CIA Director Mike Pompeo says U.S. spies fear North Korean leader Kim Jong Un may be getting inaccurate briefings from his circle of officials on the Trump administration’s determination to neutralize Pyongyang’s nuclear threat, raising the risk of a miscalculation in the standoff.
“We’re concerned that he may not be getting really good accurate information,” Mr. Pompeo said Tuesday in wide-ranging remarks at a Washington think tank, offering a glimpse of his thinking on a host of challenges facing U.S. intelligence as he celebrated the one-year anniversary of his being sworn in as head of the CIA.
At the conservative-leaning American Enterprise Institute, Mr. Pompeo weighed in on threats posed by Russia, Iran, China and global jihadist terrorism, and said more attention should be paid to instability in Latin America.
The former Kansas Republican congressman said he’s taken aggressive measures to improve the CIA’s counterintelligence operations, speaking in the midst of a heated debate in Washington over the scope of China’s penetration into the U.S. intelligence community following last week’s arrest of a Chinese-American former CIA case officer accused of spying for Beijing.
Mr. Pompeo also stressed the Trump administration’s resolve to counter Russia on the world stage. The CIA’s assessment is that Russian President Vladimir Putin “is bent on returning the former Soviet Union to its greatness and glory — that’s what he wakes up thinking about each day,” he said. “This administration is deeply aware that we need to continue to push back against the Russians everywhere we find them.”
But it was on North Korea that Mr. Pompeo had his most pointed comments.
“It is not a healthy thing to be a senior [North Korean] leader and bring bad news to Kim Jong Un,” he said before drawing loud laughter from the crowd. “Tell someone you’re going to do that and then try to get a life insurance policy.”
Mr. Pompeo said the Trump administration is “taking the real-world actions that we think will make it unmistakable to Kim Jong Un that we are intent on denuclearization.”
He said that when he arrived at the CIA a year ago, the agency was not devoting sufficient attention to the North Korean threat, but that his move in May to establish a “Korea Mission Center” within the agency has helped remedy the situation.
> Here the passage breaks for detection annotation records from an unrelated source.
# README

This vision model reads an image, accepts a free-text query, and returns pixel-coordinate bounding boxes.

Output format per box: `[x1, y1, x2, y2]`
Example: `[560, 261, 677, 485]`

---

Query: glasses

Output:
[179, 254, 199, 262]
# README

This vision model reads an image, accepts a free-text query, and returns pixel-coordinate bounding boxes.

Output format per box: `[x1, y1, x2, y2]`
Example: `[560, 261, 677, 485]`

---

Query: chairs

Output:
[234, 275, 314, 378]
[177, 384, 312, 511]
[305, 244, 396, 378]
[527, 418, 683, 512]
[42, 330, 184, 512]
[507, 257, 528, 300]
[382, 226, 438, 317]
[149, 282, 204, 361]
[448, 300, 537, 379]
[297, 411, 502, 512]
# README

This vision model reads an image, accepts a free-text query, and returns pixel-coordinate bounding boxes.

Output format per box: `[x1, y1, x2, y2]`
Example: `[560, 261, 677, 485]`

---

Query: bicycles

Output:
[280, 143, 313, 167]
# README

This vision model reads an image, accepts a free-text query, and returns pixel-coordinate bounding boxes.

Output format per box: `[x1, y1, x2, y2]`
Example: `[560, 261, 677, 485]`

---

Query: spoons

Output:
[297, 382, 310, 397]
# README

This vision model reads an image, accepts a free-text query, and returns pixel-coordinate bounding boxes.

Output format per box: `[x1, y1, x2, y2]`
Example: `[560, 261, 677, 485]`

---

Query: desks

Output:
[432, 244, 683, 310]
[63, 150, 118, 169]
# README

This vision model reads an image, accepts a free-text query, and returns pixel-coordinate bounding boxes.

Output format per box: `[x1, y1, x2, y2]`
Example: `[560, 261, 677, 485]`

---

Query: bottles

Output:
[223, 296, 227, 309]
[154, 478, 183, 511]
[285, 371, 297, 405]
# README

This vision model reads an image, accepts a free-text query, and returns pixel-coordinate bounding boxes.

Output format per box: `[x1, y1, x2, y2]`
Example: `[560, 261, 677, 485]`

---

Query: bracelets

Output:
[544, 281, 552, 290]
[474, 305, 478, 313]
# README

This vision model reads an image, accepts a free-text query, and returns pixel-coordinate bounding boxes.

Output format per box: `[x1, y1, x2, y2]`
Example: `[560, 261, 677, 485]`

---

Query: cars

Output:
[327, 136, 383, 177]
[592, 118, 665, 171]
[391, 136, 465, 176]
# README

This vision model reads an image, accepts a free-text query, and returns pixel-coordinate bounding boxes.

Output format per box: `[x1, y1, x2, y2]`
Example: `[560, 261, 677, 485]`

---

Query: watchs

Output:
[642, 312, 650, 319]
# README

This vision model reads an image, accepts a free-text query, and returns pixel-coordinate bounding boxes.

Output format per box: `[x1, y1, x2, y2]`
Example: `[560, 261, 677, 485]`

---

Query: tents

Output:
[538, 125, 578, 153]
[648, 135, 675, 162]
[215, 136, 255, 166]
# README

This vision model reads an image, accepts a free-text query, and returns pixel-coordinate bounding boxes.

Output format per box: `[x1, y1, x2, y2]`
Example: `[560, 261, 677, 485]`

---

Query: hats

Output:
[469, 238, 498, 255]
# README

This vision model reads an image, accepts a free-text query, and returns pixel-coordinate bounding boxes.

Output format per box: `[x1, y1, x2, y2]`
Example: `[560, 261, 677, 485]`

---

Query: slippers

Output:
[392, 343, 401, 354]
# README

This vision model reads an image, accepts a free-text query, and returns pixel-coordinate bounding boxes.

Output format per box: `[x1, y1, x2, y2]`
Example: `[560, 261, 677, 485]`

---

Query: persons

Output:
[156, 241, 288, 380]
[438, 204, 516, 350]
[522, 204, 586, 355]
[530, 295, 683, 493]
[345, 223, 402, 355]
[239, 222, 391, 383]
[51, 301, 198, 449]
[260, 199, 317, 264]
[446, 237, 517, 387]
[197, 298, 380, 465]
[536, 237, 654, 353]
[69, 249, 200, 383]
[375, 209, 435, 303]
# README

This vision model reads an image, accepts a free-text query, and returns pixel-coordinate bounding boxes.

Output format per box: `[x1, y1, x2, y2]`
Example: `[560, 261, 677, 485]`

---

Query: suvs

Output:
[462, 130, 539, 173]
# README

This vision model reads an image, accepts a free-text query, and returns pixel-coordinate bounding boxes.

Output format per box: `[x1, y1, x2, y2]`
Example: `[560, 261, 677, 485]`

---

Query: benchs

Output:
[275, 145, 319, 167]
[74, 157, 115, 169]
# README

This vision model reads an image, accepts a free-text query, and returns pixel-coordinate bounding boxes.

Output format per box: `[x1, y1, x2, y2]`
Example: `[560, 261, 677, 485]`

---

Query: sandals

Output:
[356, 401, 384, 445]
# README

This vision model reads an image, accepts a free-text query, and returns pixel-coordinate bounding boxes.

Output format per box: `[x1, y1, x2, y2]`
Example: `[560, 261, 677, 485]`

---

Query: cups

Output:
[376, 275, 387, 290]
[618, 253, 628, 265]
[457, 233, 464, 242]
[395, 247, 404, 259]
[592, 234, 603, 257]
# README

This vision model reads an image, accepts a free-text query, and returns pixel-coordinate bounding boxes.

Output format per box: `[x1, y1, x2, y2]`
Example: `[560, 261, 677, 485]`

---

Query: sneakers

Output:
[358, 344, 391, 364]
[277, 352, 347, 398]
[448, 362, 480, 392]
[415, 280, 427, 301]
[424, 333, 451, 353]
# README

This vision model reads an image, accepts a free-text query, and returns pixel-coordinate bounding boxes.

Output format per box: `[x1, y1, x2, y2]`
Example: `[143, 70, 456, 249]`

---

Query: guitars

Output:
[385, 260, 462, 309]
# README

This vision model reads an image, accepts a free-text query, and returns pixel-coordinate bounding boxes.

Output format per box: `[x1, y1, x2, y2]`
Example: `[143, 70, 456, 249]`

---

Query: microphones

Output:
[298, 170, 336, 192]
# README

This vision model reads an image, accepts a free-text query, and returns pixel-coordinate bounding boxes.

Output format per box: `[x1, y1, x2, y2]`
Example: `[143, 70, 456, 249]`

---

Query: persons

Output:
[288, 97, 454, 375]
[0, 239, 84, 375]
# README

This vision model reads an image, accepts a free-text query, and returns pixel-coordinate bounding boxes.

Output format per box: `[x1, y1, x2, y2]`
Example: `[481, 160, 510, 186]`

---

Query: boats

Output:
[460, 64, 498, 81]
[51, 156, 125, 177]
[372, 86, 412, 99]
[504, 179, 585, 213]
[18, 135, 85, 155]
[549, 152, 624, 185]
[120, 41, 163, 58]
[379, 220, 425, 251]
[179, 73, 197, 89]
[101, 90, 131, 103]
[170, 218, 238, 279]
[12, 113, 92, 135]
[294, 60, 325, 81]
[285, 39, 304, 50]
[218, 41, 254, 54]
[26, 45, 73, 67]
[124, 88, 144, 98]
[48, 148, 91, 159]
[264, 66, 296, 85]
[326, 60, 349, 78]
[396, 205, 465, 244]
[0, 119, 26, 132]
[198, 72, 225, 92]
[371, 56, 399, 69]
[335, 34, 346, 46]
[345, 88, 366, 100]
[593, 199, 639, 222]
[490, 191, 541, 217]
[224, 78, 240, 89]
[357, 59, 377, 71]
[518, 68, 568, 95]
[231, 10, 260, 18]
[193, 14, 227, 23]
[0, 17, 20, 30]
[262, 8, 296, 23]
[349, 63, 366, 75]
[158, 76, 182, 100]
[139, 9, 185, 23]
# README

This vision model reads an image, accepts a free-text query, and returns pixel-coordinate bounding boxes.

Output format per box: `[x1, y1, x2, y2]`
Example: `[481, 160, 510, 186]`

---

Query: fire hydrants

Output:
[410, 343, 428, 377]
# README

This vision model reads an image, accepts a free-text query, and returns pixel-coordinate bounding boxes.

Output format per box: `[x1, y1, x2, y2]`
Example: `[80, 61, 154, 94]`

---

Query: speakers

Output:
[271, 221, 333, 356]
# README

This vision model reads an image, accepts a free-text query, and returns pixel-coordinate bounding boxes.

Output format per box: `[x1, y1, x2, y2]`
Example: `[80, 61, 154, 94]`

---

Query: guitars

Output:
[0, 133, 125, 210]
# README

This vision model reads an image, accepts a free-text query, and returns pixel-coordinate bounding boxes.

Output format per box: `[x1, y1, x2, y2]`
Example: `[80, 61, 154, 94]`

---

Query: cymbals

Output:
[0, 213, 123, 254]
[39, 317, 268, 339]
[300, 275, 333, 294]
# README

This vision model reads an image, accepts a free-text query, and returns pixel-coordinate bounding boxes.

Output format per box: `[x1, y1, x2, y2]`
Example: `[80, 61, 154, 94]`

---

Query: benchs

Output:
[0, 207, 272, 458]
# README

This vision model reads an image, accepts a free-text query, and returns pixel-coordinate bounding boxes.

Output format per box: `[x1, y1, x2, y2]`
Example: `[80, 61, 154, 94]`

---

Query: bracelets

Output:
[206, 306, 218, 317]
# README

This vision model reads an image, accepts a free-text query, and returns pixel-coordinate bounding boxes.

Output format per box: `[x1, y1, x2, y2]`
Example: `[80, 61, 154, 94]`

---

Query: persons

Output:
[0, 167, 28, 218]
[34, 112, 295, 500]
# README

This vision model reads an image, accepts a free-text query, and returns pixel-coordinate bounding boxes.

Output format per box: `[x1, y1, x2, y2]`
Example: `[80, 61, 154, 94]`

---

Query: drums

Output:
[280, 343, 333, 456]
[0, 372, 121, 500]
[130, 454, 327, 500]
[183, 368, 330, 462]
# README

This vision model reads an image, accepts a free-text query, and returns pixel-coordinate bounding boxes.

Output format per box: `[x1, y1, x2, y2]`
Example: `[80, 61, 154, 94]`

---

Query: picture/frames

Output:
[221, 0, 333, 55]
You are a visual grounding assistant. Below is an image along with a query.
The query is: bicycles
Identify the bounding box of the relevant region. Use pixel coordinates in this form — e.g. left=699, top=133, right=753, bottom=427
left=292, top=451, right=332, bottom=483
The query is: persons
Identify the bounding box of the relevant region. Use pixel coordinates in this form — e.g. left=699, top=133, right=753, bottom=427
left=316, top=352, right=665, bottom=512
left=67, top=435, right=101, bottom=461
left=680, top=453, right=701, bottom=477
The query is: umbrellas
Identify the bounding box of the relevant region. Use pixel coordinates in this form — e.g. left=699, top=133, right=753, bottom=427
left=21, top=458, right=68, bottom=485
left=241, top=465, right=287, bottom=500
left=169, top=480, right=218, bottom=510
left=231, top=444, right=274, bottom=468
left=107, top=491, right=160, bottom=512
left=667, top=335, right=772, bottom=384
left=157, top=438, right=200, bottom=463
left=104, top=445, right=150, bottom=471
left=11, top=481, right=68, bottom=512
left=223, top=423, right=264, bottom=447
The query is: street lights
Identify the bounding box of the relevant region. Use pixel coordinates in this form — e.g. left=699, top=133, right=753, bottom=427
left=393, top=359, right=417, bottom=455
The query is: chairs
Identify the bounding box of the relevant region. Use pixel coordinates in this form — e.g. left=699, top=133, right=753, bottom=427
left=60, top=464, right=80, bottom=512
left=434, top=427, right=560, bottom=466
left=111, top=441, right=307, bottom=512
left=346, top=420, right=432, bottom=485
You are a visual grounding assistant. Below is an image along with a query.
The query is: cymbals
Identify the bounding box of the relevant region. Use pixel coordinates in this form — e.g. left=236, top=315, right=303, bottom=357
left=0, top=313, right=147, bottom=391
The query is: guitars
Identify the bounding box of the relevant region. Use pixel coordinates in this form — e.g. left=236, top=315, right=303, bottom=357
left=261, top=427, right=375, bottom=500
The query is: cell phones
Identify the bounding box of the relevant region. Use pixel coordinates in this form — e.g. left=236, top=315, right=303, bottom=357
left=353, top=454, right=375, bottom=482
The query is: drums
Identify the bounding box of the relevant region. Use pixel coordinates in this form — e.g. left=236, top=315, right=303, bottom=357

The U.S. government now has intelligence significantly bolstering its capability to “interdict shipments into North Korea,” Mr. Pompeo said of a U.S.-led campaign to economically isolate Pyongyang.
He said the Kim regime is “several months” from having the capacity to directly threaten the U.S. homeland with nuclear-topped intercontinental ballistic missiles. But Pyongyang still does not have the capacity, he said, and “we are working diligently to make sure that a year from now I can still tell you they are several months away.”
Declining to comment on how seriously the Trump administration may be considering a pre-emptive military strike, Mr. Pompeo stressed the president is intent on delivering a solution through “diplomatic means.”
On counterintelligence, Mr. Pompeo said one his first moves as CIA director was a reorganization so that “the woman who runs our counterintelligence mission center reports directly to me now.”
There is a ferocious debate within the CIA and FBI over the extent to which Chinese spies have infiltrated the intelligence community in the wake of the arrest and charging last week of Jerry Chun Shing Lee, 53, in U.S. federal court.
An FBI affidavit said Mr. Lee was found — well after he left the CIA — with notebooks filled with agent names and phone numbers. Some have speculated he played a major role in an alleged intelligence breach that might have betrayed as many as 20 clandestine CIA informants in China back in 2010 and 2011.
Mr. Pompeo said he’s intent on ensuring the CIA “has the resources it needs to deliver on its counterintelligence mission, which includes making sure that we’re doing offensive counterintelligence that is working against our adversary services in a way that prevents them from getting inside of our service.”